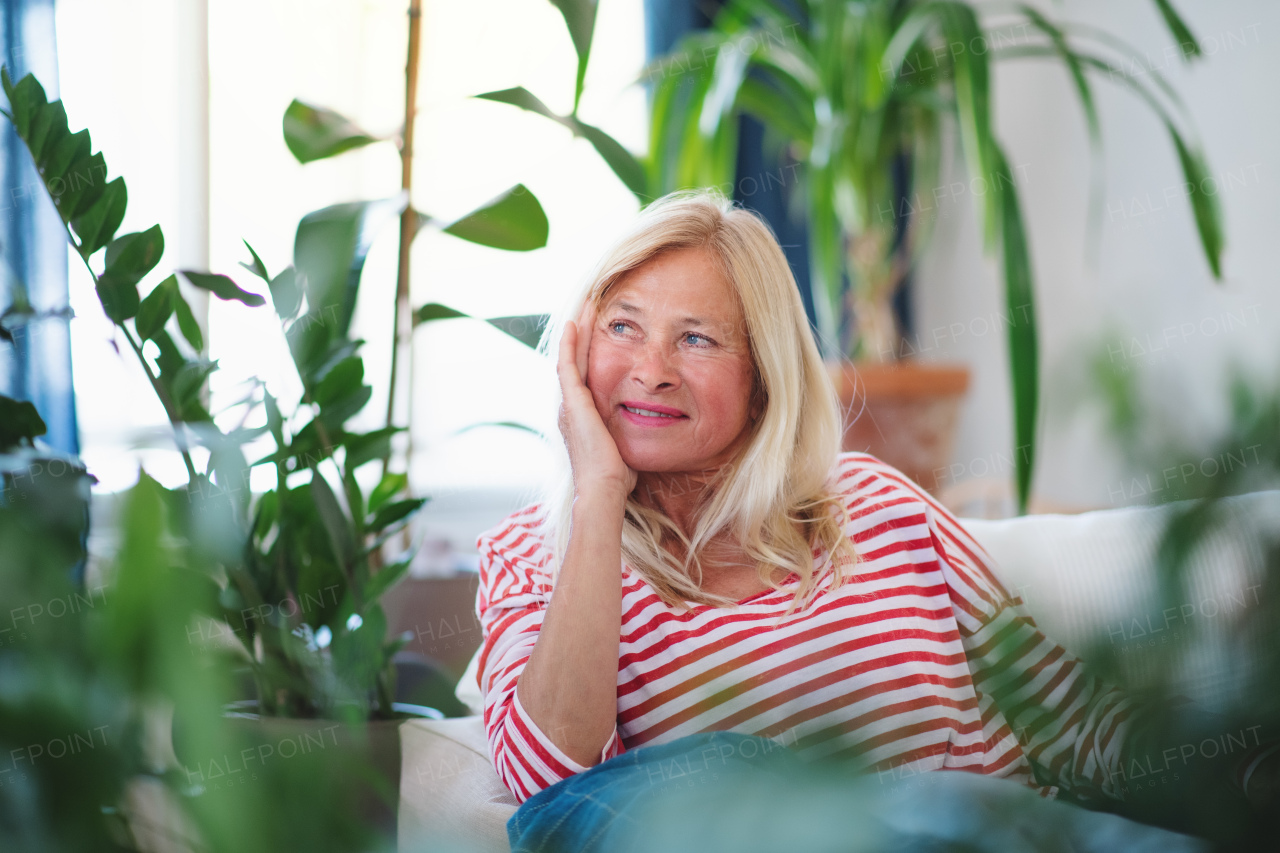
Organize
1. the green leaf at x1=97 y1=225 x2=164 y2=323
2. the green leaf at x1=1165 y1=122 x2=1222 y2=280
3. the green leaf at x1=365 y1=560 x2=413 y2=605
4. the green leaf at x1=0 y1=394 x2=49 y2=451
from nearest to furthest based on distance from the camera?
1. the green leaf at x1=0 y1=394 x2=49 y2=451
2. the green leaf at x1=97 y1=225 x2=164 y2=323
3. the green leaf at x1=365 y1=560 x2=413 y2=605
4. the green leaf at x1=1165 y1=122 x2=1222 y2=280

#### WHAT YOU WILL DO
Arrange the records above as a two-column CSV with the header row text,answer. Give one row per record, with its text and its answer each in a single quoted field, line breaks replaced by spaces, and the pictures omitted.

#### EXPECTED ANSWER
text,answer
"Organize 1. the green leaf at x1=97 y1=225 x2=164 y2=323 2. the green leaf at x1=1165 y1=122 x2=1222 y2=280 3. the green leaf at x1=365 y1=560 x2=413 y2=605 4. the green leaf at x1=0 y1=394 x2=49 y2=451 from nearest to furthest based on distance from the camera?","1. the green leaf at x1=0 y1=394 x2=49 y2=451 2. the green leaf at x1=97 y1=225 x2=164 y2=323 3. the green leaf at x1=365 y1=560 x2=413 y2=605 4. the green leaf at x1=1165 y1=122 x2=1222 y2=280"